### Extract to read
- The Washington Times - Thursday, September 5, 2002

Steven J. Hatfill's firing at Louisiana State University came after the Justice Department told the college it could not use the scientist on projects funded by grants from the agency, which has called Mr. Hatfill a "person of interest" in the anthrax attacks.
LSU spokesman Greg Sands said Mr. Hatfill's supervisor, Steven Guillot, received e-mail Aug. 1 directing him to "cease and desist" from using Mr. Hatfill on Justice Department-funded projects.
The next day, Mr. Hatfill was placed on administrative leave as director of LSU's National Center for Biomedical Research and Training. The center receives most of its money from the Justice Department.
Mr. Sands said Mr. Guillot did not alert senior administration officials to the e-mail until Tuesday, when Mr. Hatfill was fired by the university. Mr. Sands said the decision to fire Mr. Hatfill was made before senior school officials learned about the e-mail.
LSU Chancellor Mark A. Emmert made no mention of the e-mail in a statement Tuesday announcing Mr. Hatfill's firing.
"The university is making no judgment as to Dr. Hatfill's guilt or innocence regarding the FBI investigation," Mr. Emmert said.
"Our ultimate concerns are the ability of the university to fulfill its role and mission as a land-grant university," he said. "In considering all of these objectives, I have concluded that it is clearly in the best interest of LSU to terminate this relationship."

### Assignment 1
According to the article on Hatfill's firing, what position did Hatfill hold at LSU when he was placed on administrative leave?
### Assignment 2
Reproduce the portion of the article on Hatfill's firing starting with "Mr. Sands said Mr." and going on through "Mr. Emmert said.".

### Data extract
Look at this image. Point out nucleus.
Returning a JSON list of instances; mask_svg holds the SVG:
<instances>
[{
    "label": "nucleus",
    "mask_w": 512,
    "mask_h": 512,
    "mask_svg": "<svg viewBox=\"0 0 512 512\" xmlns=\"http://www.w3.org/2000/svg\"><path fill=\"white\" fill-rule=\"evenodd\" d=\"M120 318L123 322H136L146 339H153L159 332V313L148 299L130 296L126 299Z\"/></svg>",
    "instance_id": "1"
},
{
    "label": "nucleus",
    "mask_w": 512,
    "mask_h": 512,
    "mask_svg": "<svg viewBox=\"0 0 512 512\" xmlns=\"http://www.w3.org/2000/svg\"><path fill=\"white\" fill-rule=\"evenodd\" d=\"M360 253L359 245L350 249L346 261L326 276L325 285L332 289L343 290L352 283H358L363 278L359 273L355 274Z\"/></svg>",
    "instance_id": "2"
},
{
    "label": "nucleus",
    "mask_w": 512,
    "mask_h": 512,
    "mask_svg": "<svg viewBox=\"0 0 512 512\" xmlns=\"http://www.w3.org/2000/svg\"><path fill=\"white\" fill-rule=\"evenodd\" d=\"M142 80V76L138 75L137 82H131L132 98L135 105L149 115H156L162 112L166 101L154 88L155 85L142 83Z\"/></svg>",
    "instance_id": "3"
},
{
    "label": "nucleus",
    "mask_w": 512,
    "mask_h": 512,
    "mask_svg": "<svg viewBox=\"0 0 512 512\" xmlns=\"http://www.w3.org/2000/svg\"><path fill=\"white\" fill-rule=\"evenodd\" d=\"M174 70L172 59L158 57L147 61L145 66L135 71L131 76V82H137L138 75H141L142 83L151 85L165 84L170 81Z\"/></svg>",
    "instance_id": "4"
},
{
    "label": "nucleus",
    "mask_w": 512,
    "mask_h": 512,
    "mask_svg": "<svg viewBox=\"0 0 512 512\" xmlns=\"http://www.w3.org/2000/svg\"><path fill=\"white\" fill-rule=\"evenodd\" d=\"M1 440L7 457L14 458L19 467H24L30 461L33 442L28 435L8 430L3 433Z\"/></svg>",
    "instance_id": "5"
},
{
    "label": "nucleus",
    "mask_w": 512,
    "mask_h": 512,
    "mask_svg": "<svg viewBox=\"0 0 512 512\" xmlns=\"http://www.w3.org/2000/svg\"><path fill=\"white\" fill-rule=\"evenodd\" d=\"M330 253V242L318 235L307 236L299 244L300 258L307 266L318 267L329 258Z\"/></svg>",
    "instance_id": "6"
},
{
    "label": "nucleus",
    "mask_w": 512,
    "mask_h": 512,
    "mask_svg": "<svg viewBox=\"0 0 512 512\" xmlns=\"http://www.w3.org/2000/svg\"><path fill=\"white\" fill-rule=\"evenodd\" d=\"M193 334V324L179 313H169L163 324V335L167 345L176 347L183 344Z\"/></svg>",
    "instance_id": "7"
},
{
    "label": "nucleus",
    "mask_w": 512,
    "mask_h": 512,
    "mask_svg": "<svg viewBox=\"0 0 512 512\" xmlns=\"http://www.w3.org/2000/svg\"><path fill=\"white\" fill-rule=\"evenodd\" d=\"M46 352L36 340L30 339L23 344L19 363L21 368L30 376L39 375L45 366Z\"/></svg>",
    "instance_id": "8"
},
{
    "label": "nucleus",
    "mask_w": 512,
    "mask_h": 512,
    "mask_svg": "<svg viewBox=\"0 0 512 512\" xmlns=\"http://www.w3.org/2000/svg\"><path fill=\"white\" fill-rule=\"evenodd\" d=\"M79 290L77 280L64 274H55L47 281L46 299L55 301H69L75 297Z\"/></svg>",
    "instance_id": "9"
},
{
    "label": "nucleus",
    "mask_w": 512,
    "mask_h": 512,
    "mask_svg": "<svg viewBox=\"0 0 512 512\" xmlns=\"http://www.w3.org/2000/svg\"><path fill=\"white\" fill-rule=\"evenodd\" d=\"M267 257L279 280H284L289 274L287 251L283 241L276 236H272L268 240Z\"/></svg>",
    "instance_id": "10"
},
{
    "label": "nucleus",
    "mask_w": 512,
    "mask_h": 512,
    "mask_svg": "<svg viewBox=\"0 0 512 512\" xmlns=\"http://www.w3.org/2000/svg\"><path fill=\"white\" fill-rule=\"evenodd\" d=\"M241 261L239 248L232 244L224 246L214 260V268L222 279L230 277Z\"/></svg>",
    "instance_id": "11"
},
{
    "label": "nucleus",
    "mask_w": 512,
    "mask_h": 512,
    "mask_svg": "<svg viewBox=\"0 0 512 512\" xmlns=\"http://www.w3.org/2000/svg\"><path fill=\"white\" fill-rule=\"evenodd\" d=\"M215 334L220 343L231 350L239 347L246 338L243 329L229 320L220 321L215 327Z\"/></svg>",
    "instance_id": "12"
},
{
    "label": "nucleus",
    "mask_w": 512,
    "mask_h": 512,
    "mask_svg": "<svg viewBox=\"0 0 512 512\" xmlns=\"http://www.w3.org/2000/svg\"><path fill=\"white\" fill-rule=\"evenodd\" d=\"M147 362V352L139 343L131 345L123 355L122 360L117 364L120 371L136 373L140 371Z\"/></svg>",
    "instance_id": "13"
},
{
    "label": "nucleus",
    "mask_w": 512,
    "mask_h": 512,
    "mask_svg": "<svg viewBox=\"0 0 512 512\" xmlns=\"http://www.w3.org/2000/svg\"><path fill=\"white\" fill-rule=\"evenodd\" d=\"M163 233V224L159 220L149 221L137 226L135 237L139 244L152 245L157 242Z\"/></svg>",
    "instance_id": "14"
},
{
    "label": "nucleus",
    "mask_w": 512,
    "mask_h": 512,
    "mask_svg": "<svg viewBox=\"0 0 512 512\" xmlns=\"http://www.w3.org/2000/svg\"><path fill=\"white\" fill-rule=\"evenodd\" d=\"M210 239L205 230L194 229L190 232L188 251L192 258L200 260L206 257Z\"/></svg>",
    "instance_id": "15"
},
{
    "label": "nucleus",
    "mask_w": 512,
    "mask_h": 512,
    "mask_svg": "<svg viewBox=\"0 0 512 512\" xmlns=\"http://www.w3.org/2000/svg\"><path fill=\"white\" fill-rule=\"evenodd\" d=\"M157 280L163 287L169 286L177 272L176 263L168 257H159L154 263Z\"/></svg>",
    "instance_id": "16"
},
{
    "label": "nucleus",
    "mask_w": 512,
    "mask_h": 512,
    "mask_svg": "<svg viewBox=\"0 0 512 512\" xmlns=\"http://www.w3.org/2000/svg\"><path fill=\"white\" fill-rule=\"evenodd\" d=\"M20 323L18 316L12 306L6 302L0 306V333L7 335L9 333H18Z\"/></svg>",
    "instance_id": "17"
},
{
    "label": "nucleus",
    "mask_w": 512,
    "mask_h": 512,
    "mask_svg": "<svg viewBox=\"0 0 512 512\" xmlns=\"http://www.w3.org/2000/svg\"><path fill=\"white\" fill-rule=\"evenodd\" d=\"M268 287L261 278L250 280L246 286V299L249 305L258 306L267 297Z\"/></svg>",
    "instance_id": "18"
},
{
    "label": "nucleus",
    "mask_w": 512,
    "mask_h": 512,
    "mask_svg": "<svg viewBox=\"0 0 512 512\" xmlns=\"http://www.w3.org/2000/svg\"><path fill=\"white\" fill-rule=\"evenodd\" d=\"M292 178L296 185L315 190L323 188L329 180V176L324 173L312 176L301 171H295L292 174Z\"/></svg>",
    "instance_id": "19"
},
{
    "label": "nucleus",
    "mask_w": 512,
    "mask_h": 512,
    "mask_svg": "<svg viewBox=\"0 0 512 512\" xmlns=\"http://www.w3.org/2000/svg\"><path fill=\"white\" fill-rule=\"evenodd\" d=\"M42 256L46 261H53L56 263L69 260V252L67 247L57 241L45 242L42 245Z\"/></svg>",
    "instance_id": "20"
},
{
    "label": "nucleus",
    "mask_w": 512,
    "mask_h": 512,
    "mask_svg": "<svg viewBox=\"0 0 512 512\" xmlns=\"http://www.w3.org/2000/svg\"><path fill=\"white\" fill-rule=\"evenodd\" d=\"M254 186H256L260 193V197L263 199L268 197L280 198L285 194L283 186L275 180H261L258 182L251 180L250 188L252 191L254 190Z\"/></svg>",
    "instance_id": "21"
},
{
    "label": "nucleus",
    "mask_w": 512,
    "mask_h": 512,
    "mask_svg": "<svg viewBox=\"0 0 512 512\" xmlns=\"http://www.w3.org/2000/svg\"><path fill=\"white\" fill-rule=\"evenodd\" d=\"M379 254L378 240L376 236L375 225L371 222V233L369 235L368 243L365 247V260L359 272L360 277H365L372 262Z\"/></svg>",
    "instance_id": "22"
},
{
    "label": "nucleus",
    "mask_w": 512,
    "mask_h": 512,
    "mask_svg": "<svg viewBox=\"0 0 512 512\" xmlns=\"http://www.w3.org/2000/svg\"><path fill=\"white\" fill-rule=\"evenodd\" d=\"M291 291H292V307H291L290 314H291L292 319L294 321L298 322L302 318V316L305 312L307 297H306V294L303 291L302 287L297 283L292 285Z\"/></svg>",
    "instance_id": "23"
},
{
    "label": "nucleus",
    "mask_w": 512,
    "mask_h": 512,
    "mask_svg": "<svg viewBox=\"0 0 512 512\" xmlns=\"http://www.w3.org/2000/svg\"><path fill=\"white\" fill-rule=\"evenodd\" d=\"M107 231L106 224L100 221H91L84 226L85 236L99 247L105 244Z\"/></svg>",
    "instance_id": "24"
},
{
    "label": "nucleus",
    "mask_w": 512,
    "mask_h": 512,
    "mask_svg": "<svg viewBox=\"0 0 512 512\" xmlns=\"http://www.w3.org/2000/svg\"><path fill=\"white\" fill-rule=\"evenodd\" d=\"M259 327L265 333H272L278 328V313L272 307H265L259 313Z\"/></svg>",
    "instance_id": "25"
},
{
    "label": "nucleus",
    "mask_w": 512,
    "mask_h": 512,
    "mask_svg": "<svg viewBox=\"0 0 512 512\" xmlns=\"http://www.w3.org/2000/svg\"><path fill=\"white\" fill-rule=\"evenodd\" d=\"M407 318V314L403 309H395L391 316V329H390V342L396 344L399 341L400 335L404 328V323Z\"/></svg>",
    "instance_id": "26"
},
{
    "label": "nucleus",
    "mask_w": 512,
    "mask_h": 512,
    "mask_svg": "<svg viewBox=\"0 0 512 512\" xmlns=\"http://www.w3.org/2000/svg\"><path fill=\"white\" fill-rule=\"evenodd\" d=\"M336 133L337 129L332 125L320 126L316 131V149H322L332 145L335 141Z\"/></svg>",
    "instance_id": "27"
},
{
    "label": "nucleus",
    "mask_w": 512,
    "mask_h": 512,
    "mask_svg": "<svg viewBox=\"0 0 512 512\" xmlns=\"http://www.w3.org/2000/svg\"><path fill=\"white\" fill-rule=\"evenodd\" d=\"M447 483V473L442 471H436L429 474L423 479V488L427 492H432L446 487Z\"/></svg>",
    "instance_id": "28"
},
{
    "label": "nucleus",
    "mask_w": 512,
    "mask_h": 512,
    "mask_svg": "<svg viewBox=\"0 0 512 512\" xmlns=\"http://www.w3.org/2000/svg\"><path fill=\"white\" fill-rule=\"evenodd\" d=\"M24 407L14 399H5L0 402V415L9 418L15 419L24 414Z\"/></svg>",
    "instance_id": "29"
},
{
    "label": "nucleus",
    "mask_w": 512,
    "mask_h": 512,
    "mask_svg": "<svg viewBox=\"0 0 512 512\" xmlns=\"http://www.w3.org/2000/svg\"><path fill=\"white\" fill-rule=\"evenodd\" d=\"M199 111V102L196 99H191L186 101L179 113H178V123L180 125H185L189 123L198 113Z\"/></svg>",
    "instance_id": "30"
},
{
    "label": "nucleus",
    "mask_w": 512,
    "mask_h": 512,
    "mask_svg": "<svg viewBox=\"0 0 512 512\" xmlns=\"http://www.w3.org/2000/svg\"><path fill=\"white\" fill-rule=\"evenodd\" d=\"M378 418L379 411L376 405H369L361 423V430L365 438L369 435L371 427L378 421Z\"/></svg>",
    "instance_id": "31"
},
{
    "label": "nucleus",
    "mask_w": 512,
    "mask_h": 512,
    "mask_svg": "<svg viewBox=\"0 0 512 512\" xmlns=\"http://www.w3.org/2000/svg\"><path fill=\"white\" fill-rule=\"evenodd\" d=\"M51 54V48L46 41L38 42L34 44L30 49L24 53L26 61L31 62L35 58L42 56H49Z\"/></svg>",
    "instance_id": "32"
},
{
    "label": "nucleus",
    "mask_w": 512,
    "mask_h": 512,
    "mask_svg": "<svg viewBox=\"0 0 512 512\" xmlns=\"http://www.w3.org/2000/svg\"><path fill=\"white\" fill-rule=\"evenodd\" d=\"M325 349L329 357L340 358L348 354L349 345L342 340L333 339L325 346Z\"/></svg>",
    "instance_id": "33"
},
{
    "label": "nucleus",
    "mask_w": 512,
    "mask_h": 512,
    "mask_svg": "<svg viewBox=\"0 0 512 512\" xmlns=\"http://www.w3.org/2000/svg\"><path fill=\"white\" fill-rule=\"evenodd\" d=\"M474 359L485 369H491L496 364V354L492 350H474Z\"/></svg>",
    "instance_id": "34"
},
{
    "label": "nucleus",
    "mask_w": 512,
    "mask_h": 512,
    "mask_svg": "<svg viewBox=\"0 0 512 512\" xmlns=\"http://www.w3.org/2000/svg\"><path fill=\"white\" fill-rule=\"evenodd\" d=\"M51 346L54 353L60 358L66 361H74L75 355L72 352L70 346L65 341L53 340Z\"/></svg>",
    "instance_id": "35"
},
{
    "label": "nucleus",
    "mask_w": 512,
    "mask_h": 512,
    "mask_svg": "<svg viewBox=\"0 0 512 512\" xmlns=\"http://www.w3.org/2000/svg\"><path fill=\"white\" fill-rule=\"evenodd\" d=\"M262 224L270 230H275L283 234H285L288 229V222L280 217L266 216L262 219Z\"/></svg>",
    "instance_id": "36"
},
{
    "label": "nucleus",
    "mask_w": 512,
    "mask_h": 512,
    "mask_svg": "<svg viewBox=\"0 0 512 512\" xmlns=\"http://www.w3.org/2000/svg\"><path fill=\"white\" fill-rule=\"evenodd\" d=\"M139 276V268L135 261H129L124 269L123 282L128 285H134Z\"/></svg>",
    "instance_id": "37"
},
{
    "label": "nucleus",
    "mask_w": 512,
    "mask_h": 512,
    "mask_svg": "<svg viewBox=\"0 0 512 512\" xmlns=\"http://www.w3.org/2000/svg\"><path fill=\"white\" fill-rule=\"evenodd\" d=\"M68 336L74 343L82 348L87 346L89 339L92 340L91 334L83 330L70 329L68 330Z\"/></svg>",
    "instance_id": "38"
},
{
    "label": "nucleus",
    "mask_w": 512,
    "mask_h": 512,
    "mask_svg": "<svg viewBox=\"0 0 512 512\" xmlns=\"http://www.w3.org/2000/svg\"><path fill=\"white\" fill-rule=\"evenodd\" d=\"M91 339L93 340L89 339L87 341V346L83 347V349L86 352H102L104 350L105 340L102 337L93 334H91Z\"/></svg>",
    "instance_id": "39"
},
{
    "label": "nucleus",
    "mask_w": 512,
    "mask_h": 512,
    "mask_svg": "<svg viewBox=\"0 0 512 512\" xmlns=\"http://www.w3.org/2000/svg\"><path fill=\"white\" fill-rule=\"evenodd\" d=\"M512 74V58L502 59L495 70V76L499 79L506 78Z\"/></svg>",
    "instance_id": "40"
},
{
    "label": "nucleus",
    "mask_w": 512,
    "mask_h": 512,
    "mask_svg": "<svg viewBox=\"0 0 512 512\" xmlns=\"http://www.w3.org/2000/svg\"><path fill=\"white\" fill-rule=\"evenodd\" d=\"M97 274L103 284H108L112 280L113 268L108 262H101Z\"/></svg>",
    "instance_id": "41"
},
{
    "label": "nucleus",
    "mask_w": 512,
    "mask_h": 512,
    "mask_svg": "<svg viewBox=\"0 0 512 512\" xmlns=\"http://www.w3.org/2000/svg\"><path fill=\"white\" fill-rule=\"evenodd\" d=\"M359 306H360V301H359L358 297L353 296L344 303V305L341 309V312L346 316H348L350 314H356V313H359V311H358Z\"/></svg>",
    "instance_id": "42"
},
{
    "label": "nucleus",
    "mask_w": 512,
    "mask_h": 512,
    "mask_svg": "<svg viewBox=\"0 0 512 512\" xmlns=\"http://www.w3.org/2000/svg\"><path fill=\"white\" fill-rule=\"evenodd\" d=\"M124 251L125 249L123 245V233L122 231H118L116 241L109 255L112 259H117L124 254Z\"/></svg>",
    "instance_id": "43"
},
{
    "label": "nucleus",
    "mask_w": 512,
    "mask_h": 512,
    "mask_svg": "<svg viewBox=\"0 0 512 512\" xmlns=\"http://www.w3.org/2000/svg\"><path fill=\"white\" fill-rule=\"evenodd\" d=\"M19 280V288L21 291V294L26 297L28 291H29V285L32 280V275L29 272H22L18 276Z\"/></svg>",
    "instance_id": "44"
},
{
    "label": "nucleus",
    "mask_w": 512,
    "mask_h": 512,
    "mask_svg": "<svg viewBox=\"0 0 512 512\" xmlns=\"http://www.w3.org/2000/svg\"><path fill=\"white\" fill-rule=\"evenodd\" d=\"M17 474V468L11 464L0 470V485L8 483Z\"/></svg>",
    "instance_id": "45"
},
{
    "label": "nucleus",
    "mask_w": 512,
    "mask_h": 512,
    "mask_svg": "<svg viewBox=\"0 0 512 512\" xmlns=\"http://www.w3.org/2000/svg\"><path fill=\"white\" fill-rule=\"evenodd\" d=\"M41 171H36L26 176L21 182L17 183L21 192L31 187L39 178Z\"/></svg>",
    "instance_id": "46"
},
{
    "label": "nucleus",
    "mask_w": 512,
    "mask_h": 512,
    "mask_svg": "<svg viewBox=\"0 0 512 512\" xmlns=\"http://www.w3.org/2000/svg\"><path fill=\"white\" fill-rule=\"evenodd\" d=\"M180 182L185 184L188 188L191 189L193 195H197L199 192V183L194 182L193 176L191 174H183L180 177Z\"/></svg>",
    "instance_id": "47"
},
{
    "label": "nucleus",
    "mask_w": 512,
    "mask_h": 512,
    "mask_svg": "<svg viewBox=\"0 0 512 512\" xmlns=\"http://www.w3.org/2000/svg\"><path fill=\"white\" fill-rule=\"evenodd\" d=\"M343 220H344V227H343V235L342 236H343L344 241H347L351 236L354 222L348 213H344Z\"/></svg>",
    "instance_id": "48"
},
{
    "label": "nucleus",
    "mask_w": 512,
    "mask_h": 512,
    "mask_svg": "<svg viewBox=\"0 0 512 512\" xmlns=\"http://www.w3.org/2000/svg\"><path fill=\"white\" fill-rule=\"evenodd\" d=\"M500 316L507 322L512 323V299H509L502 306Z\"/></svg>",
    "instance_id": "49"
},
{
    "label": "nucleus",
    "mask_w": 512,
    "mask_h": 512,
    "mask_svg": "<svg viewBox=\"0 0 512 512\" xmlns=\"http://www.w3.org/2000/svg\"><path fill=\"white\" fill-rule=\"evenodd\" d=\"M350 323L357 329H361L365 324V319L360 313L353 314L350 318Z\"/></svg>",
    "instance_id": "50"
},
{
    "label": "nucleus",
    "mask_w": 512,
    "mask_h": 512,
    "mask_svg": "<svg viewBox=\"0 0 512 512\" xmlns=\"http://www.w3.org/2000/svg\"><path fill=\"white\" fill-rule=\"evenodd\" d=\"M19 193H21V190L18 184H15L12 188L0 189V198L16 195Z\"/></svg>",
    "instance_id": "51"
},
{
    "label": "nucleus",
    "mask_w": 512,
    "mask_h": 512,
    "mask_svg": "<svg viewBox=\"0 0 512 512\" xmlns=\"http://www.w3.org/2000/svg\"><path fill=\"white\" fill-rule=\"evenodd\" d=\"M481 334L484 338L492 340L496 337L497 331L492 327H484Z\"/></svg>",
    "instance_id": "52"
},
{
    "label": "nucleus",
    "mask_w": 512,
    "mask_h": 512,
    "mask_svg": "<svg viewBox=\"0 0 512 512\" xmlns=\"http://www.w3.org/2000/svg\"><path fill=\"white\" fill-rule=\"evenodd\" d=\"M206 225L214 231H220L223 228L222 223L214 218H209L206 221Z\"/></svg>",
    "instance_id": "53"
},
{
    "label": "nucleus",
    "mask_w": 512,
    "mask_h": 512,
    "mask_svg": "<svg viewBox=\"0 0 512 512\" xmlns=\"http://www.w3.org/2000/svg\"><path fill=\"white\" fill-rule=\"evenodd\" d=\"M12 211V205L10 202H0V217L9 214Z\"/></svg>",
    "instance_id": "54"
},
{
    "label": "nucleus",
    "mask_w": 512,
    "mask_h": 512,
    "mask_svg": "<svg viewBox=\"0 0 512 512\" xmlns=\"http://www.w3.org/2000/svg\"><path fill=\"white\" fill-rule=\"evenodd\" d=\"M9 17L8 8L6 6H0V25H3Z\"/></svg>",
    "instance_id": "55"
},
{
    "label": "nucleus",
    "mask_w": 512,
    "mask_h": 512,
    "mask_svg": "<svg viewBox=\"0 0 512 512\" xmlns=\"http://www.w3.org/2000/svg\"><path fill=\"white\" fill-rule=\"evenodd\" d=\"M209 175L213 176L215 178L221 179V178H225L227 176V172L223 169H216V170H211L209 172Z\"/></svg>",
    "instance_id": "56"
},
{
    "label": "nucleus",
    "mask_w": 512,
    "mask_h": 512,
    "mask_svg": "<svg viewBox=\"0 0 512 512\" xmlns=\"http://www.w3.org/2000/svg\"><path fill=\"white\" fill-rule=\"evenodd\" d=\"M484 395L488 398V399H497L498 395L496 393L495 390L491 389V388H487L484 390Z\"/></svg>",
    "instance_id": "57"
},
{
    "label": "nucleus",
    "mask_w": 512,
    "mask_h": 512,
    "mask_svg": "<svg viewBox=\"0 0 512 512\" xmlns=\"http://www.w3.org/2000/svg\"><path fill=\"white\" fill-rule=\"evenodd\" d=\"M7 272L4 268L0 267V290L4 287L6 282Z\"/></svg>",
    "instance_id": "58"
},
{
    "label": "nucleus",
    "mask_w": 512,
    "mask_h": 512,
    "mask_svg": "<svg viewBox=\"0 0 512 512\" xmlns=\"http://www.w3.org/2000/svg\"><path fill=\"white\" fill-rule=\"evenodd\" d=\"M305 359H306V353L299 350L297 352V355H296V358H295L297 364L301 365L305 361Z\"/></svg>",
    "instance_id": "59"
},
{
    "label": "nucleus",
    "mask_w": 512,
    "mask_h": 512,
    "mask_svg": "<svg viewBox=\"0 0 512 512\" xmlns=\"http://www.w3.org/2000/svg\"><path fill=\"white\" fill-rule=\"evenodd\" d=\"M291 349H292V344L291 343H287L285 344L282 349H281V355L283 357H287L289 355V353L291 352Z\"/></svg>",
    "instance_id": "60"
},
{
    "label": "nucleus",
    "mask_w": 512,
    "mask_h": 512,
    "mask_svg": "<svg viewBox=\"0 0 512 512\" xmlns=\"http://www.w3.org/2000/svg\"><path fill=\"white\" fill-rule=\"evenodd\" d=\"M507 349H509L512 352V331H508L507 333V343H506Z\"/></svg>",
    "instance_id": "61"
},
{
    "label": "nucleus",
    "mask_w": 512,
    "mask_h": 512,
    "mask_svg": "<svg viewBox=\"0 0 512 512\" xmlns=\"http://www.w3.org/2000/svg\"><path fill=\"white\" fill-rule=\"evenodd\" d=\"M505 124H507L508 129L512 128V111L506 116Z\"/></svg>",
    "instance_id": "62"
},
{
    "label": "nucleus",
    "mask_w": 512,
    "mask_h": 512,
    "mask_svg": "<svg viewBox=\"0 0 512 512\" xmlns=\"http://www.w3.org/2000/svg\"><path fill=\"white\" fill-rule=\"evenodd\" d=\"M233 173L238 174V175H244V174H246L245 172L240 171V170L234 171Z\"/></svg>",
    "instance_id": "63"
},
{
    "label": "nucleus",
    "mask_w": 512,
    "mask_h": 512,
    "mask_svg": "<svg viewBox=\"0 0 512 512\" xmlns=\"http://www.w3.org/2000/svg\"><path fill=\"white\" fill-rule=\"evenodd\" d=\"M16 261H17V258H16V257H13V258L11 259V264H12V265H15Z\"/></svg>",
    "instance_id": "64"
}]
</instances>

### Written solution 1
He was director of LSU's National Center for Biomedical Research and Training.

### Written solution 2
Mr. Sands said Mr. Guillot did not alert senior administration officials to the e-mail until Tuesday, when Mr. Hatfill was fired by the university. Mr. Sands said the decision to fire Mr. Hatfill was made before senior school officials learned about the e-mail.
LSU Chancellor Mark A. Emmert made no mention of the e-mail in a statement Tuesday announcing Mr. Hatfill's firing.
"The university is making no judgment as to Dr. Hatfill's guilt or innocence regarding the FBI investigation," Mr. Emmert said.